Des secteurs réputés peu énergivores, notamment les FMCG, « Fast-Moving Consumer Goods », et ses têtes de pont, Nestlé, Unilever, Danone, pour qui la note énergie représentait 2 % de la base de coûts, commencent même à l’intégrer dans leur réflexion globale de transformation. « L’énergie, dans la base de coût manufacturing, pèse globalement pour 20 % des coûts de conversion ; c’était 10 % un an plus tôt. Cette nouvelle réflexion sur l’énergie s’appuie sur trois piliers : le renouvelable électrique, le renouvelable thermique comme la biomasse, et l’efficacité énergétique », atteste Charles Sadone, principal du pôle industries de Circle. Avec des ambitions affichées pour ce secteur FMCG de baisser de 15 % les émissions, avec un doublement d’ici 2025, moins 40 % d’ici 2030, jusqu’à la neutralité carbone d’ici 2050.
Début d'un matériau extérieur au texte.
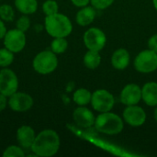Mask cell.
<instances>
[{
  "instance_id": "6da1fadb",
  "label": "cell",
  "mask_w": 157,
  "mask_h": 157,
  "mask_svg": "<svg viewBox=\"0 0 157 157\" xmlns=\"http://www.w3.org/2000/svg\"><path fill=\"white\" fill-rule=\"evenodd\" d=\"M60 137L53 130H43L36 135L30 148L35 156L51 157L57 154L60 148Z\"/></svg>"
},
{
  "instance_id": "7a4b0ae2",
  "label": "cell",
  "mask_w": 157,
  "mask_h": 157,
  "mask_svg": "<svg viewBox=\"0 0 157 157\" xmlns=\"http://www.w3.org/2000/svg\"><path fill=\"white\" fill-rule=\"evenodd\" d=\"M44 27L47 33L52 38H66L73 30V25L69 17L59 12L46 16Z\"/></svg>"
},
{
  "instance_id": "3957f363",
  "label": "cell",
  "mask_w": 157,
  "mask_h": 157,
  "mask_svg": "<svg viewBox=\"0 0 157 157\" xmlns=\"http://www.w3.org/2000/svg\"><path fill=\"white\" fill-rule=\"evenodd\" d=\"M94 125L98 132L109 135L119 134L124 127L121 118L110 111L100 113L96 118Z\"/></svg>"
},
{
  "instance_id": "277c9868",
  "label": "cell",
  "mask_w": 157,
  "mask_h": 157,
  "mask_svg": "<svg viewBox=\"0 0 157 157\" xmlns=\"http://www.w3.org/2000/svg\"><path fill=\"white\" fill-rule=\"evenodd\" d=\"M58 66V58L51 50L42 51L36 54L32 61V67L38 74L49 75L55 71Z\"/></svg>"
},
{
  "instance_id": "5b68a950",
  "label": "cell",
  "mask_w": 157,
  "mask_h": 157,
  "mask_svg": "<svg viewBox=\"0 0 157 157\" xmlns=\"http://www.w3.org/2000/svg\"><path fill=\"white\" fill-rule=\"evenodd\" d=\"M135 69L143 74H149L157 69V53L148 49L141 52L134 60Z\"/></svg>"
},
{
  "instance_id": "8992f818",
  "label": "cell",
  "mask_w": 157,
  "mask_h": 157,
  "mask_svg": "<svg viewBox=\"0 0 157 157\" xmlns=\"http://www.w3.org/2000/svg\"><path fill=\"white\" fill-rule=\"evenodd\" d=\"M115 104L114 97L106 89H98L92 94V108L100 113L110 111Z\"/></svg>"
},
{
  "instance_id": "52a82bcc",
  "label": "cell",
  "mask_w": 157,
  "mask_h": 157,
  "mask_svg": "<svg viewBox=\"0 0 157 157\" xmlns=\"http://www.w3.org/2000/svg\"><path fill=\"white\" fill-rule=\"evenodd\" d=\"M3 40L5 48L14 53L20 52L25 48L27 42L25 32L17 28L7 30Z\"/></svg>"
},
{
  "instance_id": "ba28073f",
  "label": "cell",
  "mask_w": 157,
  "mask_h": 157,
  "mask_svg": "<svg viewBox=\"0 0 157 157\" xmlns=\"http://www.w3.org/2000/svg\"><path fill=\"white\" fill-rule=\"evenodd\" d=\"M18 89V78L14 71L4 67L0 70V93L9 98Z\"/></svg>"
},
{
  "instance_id": "9c48e42d",
  "label": "cell",
  "mask_w": 157,
  "mask_h": 157,
  "mask_svg": "<svg viewBox=\"0 0 157 157\" xmlns=\"http://www.w3.org/2000/svg\"><path fill=\"white\" fill-rule=\"evenodd\" d=\"M84 43L88 50L101 51L107 41L105 33L98 28H90L84 34Z\"/></svg>"
},
{
  "instance_id": "30bf717a",
  "label": "cell",
  "mask_w": 157,
  "mask_h": 157,
  "mask_svg": "<svg viewBox=\"0 0 157 157\" xmlns=\"http://www.w3.org/2000/svg\"><path fill=\"white\" fill-rule=\"evenodd\" d=\"M33 106V98L24 92H16L8 98V107L16 112H25Z\"/></svg>"
},
{
  "instance_id": "8fae6325",
  "label": "cell",
  "mask_w": 157,
  "mask_h": 157,
  "mask_svg": "<svg viewBox=\"0 0 157 157\" xmlns=\"http://www.w3.org/2000/svg\"><path fill=\"white\" fill-rule=\"evenodd\" d=\"M124 121L131 126H142L146 121V113L144 109L139 106H127L123 111Z\"/></svg>"
},
{
  "instance_id": "7c38bea8",
  "label": "cell",
  "mask_w": 157,
  "mask_h": 157,
  "mask_svg": "<svg viewBox=\"0 0 157 157\" xmlns=\"http://www.w3.org/2000/svg\"><path fill=\"white\" fill-rule=\"evenodd\" d=\"M120 98L125 106L137 105L142 99V88L136 84H129L123 87Z\"/></svg>"
},
{
  "instance_id": "4fadbf2b",
  "label": "cell",
  "mask_w": 157,
  "mask_h": 157,
  "mask_svg": "<svg viewBox=\"0 0 157 157\" xmlns=\"http://www.w3.org/2000/svg\"><path fill=\"white\" fill-rule=\"evenodd\" d=\"M73 119L75 124L81 128H90L95 124V116L93 112L84 106H79L74 110Z\"/></svg>"
},
{
  "instance_id": "5bb4252c",
  "label": "cell",
  "mask_w": 157,
  "mask_h": 157,
  "mask_svg": "<svg viewBox=\"0 0 157 157\" xmlns=\"http://www.w3.org/2000/svg\"><path fill=\"white\" fill-rule=\"evenodd\" d=\"M36 138L34 130L29 125H22L17 131V140L23 149H30Z\"/></svg>"
},
{
  "instance_id": "9a60e30c",
  "label": "cell",
  "mask_w": 157,
  "mask_h": 157,
  "mask_svg": "<svg viewBox=\"0 0 157 157\" xmlns=\"http://www.w3.org/2000/svg\"><path fill=\"white\" fill-rule=\"evenodd\" d=\"M142 98L144 103L151 107L157 106V83L148 82L142 88Z\"/></svg>"
},
{
  "instance_id": "2e32d148",
  "label": "cell",
  "mask_w": 157,
  "mask_h": 157,
  "mask_svg": "<svg viewBox=\"0 0 157 157\" xmlns=\"http://www.w3.org/2000/svg\"><path fill=\"white\" fill-rule=\"evenodd\" d=\"M130 63V53L125 49L116 50L111 56V64L117 70H124Z\"/></svg>"
},
{
  "instance_id": "e0dca14e",
  "label": "cell",
  "mask_w": 157,
  "mask_h": 157,
  "mask_svg": "<svg viewBox=\"0 0 157 157\" xmlns=\"http://www.w3.org/2000/svg\"><path fill=\"white\" fill-rule=\"evenodd\" d=\"M96 17V10L94 6H83L77 13L75 17L76 23L81 27H86L90 25Z\"/></svg>"
},
{
  "instance_id": "ac0fdd59",
  "label": "cell",
  "mask_w": 157,
  "mask_h": 157,
  "mask_svg": "<svg viewBox=\"0 0 157 157\" xmlns=\"http://www.w3.org/2000/svg\"><path fill=\"white\" fill-rule=\"evenodd\" d=\"M16 8L23 15L34 14L38 9L37 0H15Z\"/></svg>"
},
{
  "instance_id": "d6986e66",
  "label": "cell",
  "mask_w": 157,
  "mask_h": 157,
  "mask_svg": "<svg viewBox=\"0 0 157 157\" xmlns=\"http://www.w3.org/2000/svg\"><path fill=\"white\" fill-rule=\"evenodd\" d=\"M92 94L86 88H79L73 95L74 102L78 106H86L91 102Z\"/></svg>"
},
{
  "instance_id": "ffe728a7",
  "label": "cell",
  "mask_w": 157,
  "mask_h": 157,
  "mask_svg": "<svg viewBox=\"0 0 157 157\" xmlns=\"http://www.w3.org/2000/svg\"><path fill=\"white\" fill-rule=\"evenodd\" d=\"M84 64L88 69H96L101 62V57L97 51H91L88 50L84 56Z\"/></svg>"
},
{
  "instance_id": "44dd1931",
  "label": "cell",
  "mask_w": 157,
  "mask_h": 157,
  "mask_svg": "<svg viewBox=\"0 0 157 157\" xmlns=\"http://www.w3.org/2000/svg\"><path fill=\"white\" fill-rule=\"evenodd\" d=\"M68 48V41L65 38H53L51 43V51L55 54L63 53Z\"/></svg>"
},
{
  "instance_id": "7402d4cb",
  "label": "cell",
  "mask_w": 157,
  "mask_h": 157,
  "mask_svg": "<svg viewBox=\"0 0 157 157\" xmlns=\"http://www.w3.org/2000/svg\"><path fill=\"white\" fill-rule=\"evenodd\" d=\"M14 62V52L6 48L0 49V67H7Z\"/></svg>"
},
{
  "instance_id": "603a6c76",
  "label": "cell",
  "mask_w": 157,
  "mask_h": 157,
  "mask_svg": "<svg viewBox=\"0 0 157 157\" xmlns=\"http://www.w3.org/2000/svg\"><path fill=\"white\" fill-rule=\"evenodd\" d=\"M15 12L10 5L3 4L0 6V18L4 21L9 22L14 19Z\"/></svg>"
},
{
  "instance_id": "cb8c5ba5",
  "label": "cell",
  "mask_w": 157,
  "mask_h": 157,
  "mask_svg": "<svg viewBox=\"0 0 157 157\" xmlns=\"http://www.w3.org/2000/svg\"><path fill=\"white\" fill-rule=\"evenodd\" d=\"M4 157H24L25 153L23 148L19 145H10L6 147L3 152Z\"/></svg>"
},
{
  "instance_id": "d4e9b609",
  "label": "cell",
  "mask_w": 157,
  "mask_h": 157,
  "mask_svg": "<svg viewBox=\"0 0 157 157\" xmlns=\"http://www.w3.org/2000/svg\"><path fill=\"white\" fill-rule=\"evenodd\" d=\"M59 6L55 0H46L42 5V11L46 16L58 13Z\"/></svg>"
},
{
  "instance_id": "484cf974",
  "label": "cell",
  "mask_w": 157,
  "mask_h": 157,
  "mask_svg": "<svg viewBox=\"0 0 157 157\" xmlns=\"http://www.w3.org/2000/svg\"><path fill=\"white\" fill-rule=\"evenodd\" d=\"M16 28L24 32L29 30V29L30 28V19L29 18L28 15H23L17 20Z\"/></svg>"
},
{
  "instance_id": "4316f807",
  "label": "cell",
  "mask_w": 157,
  "mask_h": 157,
  "mask_svg": "<svg viewBox=\"0 0 157 157\" xmlns=\"http://www.w3.org/2000/svg\"><path fill=\"white\" fill-rule=\"evenodd\" d=\"M115 0H90V3L92 6H94L96 9H106L109 6H110Z\"/></svg>"
},
{
  "instance_id": "83f0119b",
  "label": "cell",
  "mask_w": 157,
  "mask_h": 157,
  "mask_svg": "<svg viewBox=\"0 0 157 157\" xmlns=\"http://www.w3.org/2000/svg\"><path fill=\"white\" fill-rule=\"evenodd\" d=\"M148 47L150 50L157 53V34L152 36L148 40Z\"/></svg>"
},
{
  "instance_id": "f1b7e54d",
  "label": "cell",
  "mask_w": 157,
  "mask_h": 157,
  "mask_svg": "<svg viewBox=\"0 0 157 157\" xmlns=\"http://www.w3.org/2000/svg\"><path fill=\"white\" fill-rule=\"evenodd\" d=\"M6 106H8V100L7 97L0 93V111H3Z\"/></svg>"
},
{
  "instance_id": "f546056e",
  "label": "cell",
  "mask_w": 157,
  "mask_h": 157,
  "mask_svg": "<svg viewBox=\"0 0 157 157\" xmlns=\"http://www.w3.org/2000/svg\"><path fill=\"white\" fill-rule=\"evenodd\" d=\"M71 2L78 7H83L87 6L90 3V0H71Z\"/></svg>"
},
{
  "instance_id": "4dcf8cb0",
  "label": "cell",
  "mask_w": 157,
  "mask_h": 157,
  "mask_svg": "<svg viewBox=\"0 0 157 157\" xmlns=\"http://www.w3.org/2000/svg\"><path fill=\"white\" fill-rule=\"evenodd\" d=\"M6 31H7V30H6V25H5V23H4V20H2V19L0 18V40H2V39L5 37Z\"/></svg>"
},
{
  "instance_id": "1f68e13d",
  "label": "cell",
  "mask_w": 157,
  "mask_h": 157,
  "mask_svg": "<svg viewBox=\"0 0 157 157\" xmlns=\"http://www.w3.org/2000/svg\"><path fill=\"white\" fill-rule=\"evenodd\" d=\"M154 116H155V120L157 121V106L156 108H155V113H154Z\"/></svg>"
},
{
  "instance_id": "d6a6232c",
  "label": "cell",
  "mask_w": 157,
  "mask_h": 157,
  "mask_svg": "<svg viewBox=\"0 0 157 157\" xmlns=\"http://www.w3.org/2000/svg\"><path fill=\"white\" fill-rule=\"evenodd\" d=\"M153 4H154L155 8L157 10V0H153Z\"/></svg>"
},
{
  "instance_id": "836d02e7",
  "label": "cell",
  "mask_w": 157,
  "mask_h": 157,
  "mask_svg": "<svg viewBox=\"0 0 157 157\" xmlns=\"http://www.w3.org/2000/svg\"><path fill=\"white\" fill-rule=\"evenodd\" d=\"M0 1H1V0H0Z\"/></svg>"
}]
</instances>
L’achat d’énergie devient stratégique

Efficacité, sobriété énergétique, tels sont donc les défis à relever d’urgence dans ce contexte d’inflation de long terme des prix de l’énergie. Le cabinet Oliver Wyman répond ces derniers mois tout particulièrement à trois typologies de sujets : l’optimisation des achats d’énergie et de gestion des risques marché, la transformation des mix énergétiques vers des énergies moins carbonées ou « vertes », et l’amélioration de l’efficience énergétique des process industriels, en d’autres termes d’efficacité énergétique. Et notamment l’accompagnement à la mise en place de PPA, « Power Purchase Agreements », c’est-à-dire des contrats d’achat d’électricité à long terme. Marco Ciet précise : « Ces contrats permettent de mettre en place des modalités contractuelles pour accéder à des sources d’énergie renouvelable, par exemple pour la production d’hydrogène vert qui sera principalement produit à partir de ces sources. Nous sommes sollicités pour mettre en place de tels contrats, par exemple au service des infrastructures de production et de distribution d’hydrogène pour les usages industriels et pour la mobilité. »

La clef : professionnaliser l’achat d’énergie

L’achat d’énergie, un sujet jusqu’il y a peu plutôt marginal du côté des cabinets de conseil, du fait de la stabilité des prix, arrive aussi sur le devant de la scène. Ceux de leurs clients, non catalogués « énergie-intensifs », pour qui la ligne énergie était un achat comme un autre, se présentent aujourd’hui avec cette nouvelle double équation de l’explosion de la facture énergétique et de l’imprévisibilité. « Ces dernières années, nous travaillions peu fréquemment pour des clients industriels sur leurs achats d’énergie. L’augmentation des prix de l’énergie et de leur volatilité a changé la donne. Nous avons désormais des sollicitations, souvent en urgence, pour définir quoi faire et comment le faire rapidement. Car une chose est sûre, structurellement, les prix élevés vont perdurer, et les anciennes approches pour le sourcing d’énergie ne fonctionnent plus », analyse Marc Boilard, partner Oliver Wyman.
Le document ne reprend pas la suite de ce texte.